PERTENTANGAN KELAS SOSIAL
DALAM CERPEN
CLARA
ATAWA WANITA YANG DIPERKOSA
Paper
Untuk memenuhi tugas Writing 4
Disusun oleh:
Arinda Saraswati Wulandari
082110080
Sastra Inggris / Fakultas Bahasa
UNIVERSITAS ISLAM SULTAN AGUNG
SEMARANG
2013
Abstrak
Cerpen
karya Seno Gumira Ajidarma yang berjudul “Clara
Wanita yang Diperkosa”. Yang mengisahkan kebrutalan masyarakat Indonesia di
kala itu sangat membenci kaum etnis Tionghoa. Dengan cara memperkosa,
menganiaya, membunuh dan membakar rumah serta harta benda etnis tersebut.
Sesuai judul, pokok cerpen ini berkisah oleh seorang wanita chinese bernama
Clara yang diperkosa beramai-ramai dan dijarah harta bendanya lalu ditinggal di
jalanan tanpa sehelai kainpun. Lalu wanita itu melaporkan tindakan tersebut
kepada petugas bersetragam yang nampaknya tidak percaya pada kata-katanya.
Pendekatan
yang dilakukan untuk menggambarkan keadaan dalam cerpen adalah teory Marxisme.
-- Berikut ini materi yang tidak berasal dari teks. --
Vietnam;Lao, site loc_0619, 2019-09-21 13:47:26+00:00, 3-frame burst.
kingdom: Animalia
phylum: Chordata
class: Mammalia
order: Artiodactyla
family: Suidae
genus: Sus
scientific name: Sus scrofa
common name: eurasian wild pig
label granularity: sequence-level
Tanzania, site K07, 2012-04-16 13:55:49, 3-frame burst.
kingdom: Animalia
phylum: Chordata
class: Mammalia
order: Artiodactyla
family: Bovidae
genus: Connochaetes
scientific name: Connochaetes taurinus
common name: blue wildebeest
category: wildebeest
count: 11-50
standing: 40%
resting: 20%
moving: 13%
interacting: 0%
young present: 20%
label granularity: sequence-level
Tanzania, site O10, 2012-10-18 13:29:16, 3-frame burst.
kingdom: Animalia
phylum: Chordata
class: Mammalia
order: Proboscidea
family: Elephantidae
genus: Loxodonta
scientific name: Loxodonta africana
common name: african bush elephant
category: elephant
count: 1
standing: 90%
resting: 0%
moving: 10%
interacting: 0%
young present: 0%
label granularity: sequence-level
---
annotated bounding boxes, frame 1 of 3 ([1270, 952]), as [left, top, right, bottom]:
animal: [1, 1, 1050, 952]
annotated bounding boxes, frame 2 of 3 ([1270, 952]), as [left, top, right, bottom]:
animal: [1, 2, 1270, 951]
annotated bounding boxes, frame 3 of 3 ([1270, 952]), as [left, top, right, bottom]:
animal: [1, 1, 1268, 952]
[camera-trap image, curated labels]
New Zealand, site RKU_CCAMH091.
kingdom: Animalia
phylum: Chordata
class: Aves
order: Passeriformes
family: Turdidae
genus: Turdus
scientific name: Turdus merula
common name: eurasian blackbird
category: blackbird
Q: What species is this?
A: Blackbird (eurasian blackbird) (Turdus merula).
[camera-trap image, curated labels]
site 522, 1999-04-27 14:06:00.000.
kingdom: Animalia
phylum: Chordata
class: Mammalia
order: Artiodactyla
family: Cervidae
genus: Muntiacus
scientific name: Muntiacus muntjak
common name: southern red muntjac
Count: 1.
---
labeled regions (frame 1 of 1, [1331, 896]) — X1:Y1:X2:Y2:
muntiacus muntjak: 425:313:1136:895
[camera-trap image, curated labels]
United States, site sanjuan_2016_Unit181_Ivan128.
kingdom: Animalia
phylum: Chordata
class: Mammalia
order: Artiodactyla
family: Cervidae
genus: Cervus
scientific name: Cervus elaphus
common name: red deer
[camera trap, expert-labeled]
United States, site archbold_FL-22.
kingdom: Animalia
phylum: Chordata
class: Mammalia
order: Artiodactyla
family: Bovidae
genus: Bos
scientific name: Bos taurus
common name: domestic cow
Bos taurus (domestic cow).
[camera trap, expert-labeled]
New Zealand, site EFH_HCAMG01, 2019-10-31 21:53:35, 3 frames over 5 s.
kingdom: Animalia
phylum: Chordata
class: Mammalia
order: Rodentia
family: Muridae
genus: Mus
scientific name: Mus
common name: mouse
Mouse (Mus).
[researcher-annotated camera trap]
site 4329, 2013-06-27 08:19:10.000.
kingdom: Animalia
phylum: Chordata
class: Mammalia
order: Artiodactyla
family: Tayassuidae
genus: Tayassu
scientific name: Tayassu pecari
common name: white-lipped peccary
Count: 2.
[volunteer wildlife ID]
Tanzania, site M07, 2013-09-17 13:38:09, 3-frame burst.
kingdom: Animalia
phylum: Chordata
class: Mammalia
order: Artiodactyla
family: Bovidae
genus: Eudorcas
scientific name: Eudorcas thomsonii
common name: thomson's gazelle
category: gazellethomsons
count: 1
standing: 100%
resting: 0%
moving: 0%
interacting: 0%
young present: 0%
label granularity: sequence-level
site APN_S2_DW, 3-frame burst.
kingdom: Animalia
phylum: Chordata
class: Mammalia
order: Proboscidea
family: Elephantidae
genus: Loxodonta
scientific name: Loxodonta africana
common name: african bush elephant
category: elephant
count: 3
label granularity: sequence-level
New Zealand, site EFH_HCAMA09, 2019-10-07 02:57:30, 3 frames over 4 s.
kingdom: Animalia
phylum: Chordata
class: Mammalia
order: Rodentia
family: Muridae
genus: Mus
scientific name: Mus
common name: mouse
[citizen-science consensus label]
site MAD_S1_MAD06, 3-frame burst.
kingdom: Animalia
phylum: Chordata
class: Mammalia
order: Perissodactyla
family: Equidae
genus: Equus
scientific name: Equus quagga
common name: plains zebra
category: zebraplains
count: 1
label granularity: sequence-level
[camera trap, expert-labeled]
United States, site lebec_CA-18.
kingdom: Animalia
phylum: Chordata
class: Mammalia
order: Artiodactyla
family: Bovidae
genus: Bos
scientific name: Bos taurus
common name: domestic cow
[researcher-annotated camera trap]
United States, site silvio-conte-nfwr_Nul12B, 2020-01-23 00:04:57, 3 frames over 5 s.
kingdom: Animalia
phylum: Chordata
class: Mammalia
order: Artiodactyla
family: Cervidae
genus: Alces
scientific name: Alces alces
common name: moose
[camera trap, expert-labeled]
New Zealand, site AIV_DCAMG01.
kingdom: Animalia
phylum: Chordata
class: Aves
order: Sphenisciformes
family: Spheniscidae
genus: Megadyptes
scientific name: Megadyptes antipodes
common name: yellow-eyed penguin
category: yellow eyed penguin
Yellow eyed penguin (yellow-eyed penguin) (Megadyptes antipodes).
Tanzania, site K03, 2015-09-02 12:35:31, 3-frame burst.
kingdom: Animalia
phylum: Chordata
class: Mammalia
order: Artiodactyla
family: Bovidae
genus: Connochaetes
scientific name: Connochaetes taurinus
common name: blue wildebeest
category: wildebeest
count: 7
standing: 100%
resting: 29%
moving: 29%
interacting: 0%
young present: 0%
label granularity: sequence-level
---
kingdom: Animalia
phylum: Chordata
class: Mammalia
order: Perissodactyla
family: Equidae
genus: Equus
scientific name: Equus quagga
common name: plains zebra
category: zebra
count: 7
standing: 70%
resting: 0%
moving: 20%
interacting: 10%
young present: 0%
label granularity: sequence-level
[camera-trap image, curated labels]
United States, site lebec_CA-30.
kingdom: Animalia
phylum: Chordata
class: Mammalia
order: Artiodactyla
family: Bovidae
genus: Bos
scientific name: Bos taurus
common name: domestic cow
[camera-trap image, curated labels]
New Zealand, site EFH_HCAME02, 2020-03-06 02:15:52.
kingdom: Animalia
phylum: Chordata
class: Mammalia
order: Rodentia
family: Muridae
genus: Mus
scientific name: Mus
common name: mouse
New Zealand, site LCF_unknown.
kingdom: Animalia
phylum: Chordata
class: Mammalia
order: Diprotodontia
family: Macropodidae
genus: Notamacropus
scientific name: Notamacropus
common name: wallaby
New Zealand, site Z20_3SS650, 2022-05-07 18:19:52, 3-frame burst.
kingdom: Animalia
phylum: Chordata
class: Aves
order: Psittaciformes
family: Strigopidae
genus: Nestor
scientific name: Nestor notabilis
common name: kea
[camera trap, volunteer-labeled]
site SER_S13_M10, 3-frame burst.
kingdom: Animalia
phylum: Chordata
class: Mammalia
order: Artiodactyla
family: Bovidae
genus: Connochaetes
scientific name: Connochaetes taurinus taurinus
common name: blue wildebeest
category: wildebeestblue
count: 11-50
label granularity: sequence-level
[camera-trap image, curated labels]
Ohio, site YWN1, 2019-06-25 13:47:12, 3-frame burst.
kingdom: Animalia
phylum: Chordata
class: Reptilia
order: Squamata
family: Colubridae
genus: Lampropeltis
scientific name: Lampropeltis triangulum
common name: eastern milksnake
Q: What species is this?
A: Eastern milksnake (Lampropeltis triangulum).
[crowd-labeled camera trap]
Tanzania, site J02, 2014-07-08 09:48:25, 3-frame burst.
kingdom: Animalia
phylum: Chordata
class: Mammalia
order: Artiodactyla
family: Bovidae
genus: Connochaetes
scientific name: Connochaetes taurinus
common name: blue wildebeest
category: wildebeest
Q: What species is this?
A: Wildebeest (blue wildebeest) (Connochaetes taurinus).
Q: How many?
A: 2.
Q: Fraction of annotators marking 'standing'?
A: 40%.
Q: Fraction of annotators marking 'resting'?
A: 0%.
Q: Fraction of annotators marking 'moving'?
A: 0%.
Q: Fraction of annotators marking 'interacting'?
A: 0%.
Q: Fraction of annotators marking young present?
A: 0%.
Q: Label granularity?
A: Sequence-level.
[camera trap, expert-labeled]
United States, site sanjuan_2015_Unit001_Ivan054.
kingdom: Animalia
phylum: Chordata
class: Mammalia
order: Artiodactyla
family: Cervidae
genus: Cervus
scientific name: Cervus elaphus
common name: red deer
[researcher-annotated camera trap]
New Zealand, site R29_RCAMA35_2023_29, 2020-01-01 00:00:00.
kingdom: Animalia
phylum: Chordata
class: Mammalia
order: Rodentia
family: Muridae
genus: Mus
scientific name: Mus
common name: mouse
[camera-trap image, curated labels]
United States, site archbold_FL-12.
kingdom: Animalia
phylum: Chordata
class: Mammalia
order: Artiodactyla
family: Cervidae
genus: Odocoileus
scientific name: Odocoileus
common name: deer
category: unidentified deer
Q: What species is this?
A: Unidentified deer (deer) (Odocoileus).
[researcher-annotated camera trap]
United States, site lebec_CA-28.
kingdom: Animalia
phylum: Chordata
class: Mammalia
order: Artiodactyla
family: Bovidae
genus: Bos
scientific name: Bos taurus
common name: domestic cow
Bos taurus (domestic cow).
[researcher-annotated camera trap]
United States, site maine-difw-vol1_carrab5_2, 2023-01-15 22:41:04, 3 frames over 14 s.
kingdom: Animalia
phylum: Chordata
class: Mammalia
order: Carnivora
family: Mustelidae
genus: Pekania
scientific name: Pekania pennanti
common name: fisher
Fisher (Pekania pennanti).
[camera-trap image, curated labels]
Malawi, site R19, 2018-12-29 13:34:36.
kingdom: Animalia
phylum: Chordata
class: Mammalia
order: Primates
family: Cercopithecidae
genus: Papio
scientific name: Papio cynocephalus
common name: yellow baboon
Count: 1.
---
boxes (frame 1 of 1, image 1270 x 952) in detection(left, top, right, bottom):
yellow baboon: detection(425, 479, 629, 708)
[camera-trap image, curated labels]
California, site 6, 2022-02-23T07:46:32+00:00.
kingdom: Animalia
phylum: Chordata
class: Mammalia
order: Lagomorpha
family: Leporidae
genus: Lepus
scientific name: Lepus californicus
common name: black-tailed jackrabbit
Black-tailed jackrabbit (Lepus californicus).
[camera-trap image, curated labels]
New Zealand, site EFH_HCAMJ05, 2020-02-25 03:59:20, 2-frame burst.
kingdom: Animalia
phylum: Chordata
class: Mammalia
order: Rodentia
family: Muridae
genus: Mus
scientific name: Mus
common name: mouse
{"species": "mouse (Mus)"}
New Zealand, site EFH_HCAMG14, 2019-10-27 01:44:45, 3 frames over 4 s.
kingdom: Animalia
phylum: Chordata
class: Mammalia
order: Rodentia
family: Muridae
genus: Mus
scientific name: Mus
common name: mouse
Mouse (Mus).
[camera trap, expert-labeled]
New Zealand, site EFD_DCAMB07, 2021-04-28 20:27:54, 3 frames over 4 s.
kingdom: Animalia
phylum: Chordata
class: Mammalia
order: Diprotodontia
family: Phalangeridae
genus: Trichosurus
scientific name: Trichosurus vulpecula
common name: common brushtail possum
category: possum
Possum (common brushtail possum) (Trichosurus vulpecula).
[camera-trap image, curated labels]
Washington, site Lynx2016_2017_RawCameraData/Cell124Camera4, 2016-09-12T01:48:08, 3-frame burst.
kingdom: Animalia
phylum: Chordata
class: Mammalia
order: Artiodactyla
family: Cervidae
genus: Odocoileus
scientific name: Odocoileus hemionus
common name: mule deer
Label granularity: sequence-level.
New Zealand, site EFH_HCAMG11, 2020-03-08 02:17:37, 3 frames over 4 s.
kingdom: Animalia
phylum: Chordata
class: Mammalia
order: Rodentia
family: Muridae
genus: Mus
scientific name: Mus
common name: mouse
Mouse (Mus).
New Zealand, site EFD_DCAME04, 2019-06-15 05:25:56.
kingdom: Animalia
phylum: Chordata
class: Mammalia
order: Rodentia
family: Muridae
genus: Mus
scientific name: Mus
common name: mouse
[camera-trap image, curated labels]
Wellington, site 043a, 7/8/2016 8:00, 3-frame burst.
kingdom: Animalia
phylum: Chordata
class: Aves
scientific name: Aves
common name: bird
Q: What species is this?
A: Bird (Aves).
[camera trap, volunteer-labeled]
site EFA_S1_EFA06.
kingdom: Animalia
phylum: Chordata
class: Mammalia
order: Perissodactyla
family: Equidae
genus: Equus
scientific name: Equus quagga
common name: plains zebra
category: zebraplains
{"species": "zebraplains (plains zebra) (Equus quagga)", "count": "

Teory marxisme yang dipopulerkan oleh Karl Mark dan temannya Friedrick Engles memaparkan
mengenai hasil analisisnya dalam buku Manifesto Komunis yang berkesimpulan “Sejarah dari berbagai masyarakat hingga saat
ini pada dasarnya adalah sejarah tentang pertentangan kelas.” (Communist Manifesto
: 1848)
Dapat
disimpulkan bahwa penggunaan Teory Marxisme cocok untuk menerangkan gejala
gelaja yang terjadi pada Mei 1998. Yang mana didalam cerpen terlihat bahwa
adanya hubungan sosial antar manusia terkait dengan hubungan sosial antara kaum
kapital dengan kaum proletar. Yang bertujuan untuk mengetahui sejarah keadaan
masa lampau khususnya Mei 1998 melalui pertentangan kelas sosial.
Key
word : Marxisme, Karl Mark, Clara wanita yang diperkosa, Mei 1998
Mei
1998 adalah puncak dari segala aksi masyarakat Indonesia akibat persoalan ketimpangan kelas sosial,
jika pada awalnya, keturunan Cina kerap menguasi alat
produksi atau pemilik modal tetapi setelah terjadi krisis
moneter di tahun 1997 yang mana nilai rupiah kian lama kian menurun
mengakibatkan banyak perusahaan dan bisnis mereka bergulung tikar, serta
melonjaknya harga bahan pangan membuat kemarahan warga pribumi membabi buta. Cerpen yang disajikan oleh Seno Gumira Ajidarma
(1999) yang berjudul “Clara Wanita yang
Diperkosa” adalah kajian yang benar-benar mewakili peristiwa Mei 1998 kala
itu. Cerita ini menarik karena adanya tragedi
kemanusiaan yang sangat memilukan dan menyayat hati pada perasaan siapa saja
yang menyaksikannya. Banyak entis Tionghoa khususnya wanitanya banyak yang
diperkosa, dianiaya lalu dibunuh dan diambil harta bendanya. Tokoh Clara dalam
cerpen telah menggambarkan betapa menderitanya Clara-Clara yang lainnya pada
masa itu. Dalam cerpen ini terdapat pemaknaan identitas etnik serta nuansa
pribumi dan non-pribumi.
Marxisme teory yang dikemukakan oleh Karl Mark dan sahabatnya
Friedrick Engles dalam buku “Manifesto Komunis”(1848): “Sejarah dari berbagai masyarakat
hingga saat ini pada dasarnya adalah sejarah tentang pertentangan kelas.”(wikipedia).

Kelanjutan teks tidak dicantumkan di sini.